Sources working in the Culture Ministry, which is under Houthi control in Sanaa, revealed to Asharq Al-Awsat that Houthi coupists had made extensive changes to landmarks in the Old City of Sanaa.
Houthi changes, according to sources, included writing and printing dozens of slogans containing the phrases of the militia’s founder and current leader and placing them on the city’s gates, corridors, and most of the walls of its homes.
These changes took place based on the outcomes of a meeting held around ten days ago.
The meeting was headed by Abdallah al-Kabsi, the Houthi culture minister, and attended by Hammoud Abbad, the Houthi secretary for Sanaa.
According to sources, the meeting discussed Houthis implementing aesthetic projects in the Old City of Sanaa.
The meeting produced a mechanism that stipulates making wide changes to the entrances and exits of Bab al-Yaman. It also involved erecting sculptures near the historical Bab Shu’ub and others in several city squares and houses.
The sculptures are linked to the Houthi thought and project that is alien to Yemeni society.
In the meantime, activists, intellectuals, and workers in the field of heritage warned against the group’s current efforts to bulldoze what remained of the landmarks and symbolism in the Old City.

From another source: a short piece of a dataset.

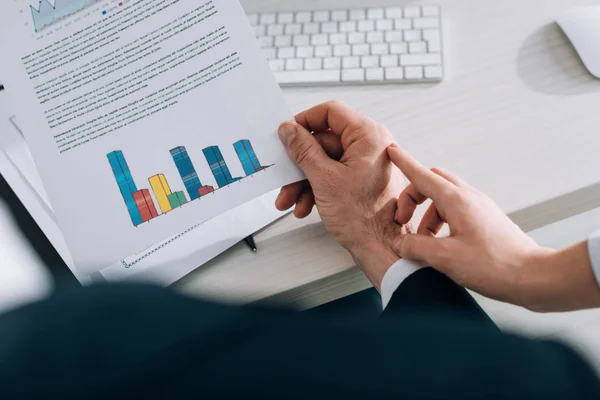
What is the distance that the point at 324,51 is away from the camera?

They raised the alarm on Houthis replacing Yemen’s natural heritage in the Old City with another medium imported from Iranian seminaries.
Houthi militias have continued to wage their overt war against Yemen’s historical and civilized landmarks, sources told Asharq Al-Awsat, pointing out to the group having turned the Old City of Sanaa into a closed security area.
Houthis have also confiscated many of the Old City’s homes and given them to its leaders and some of its supervisors.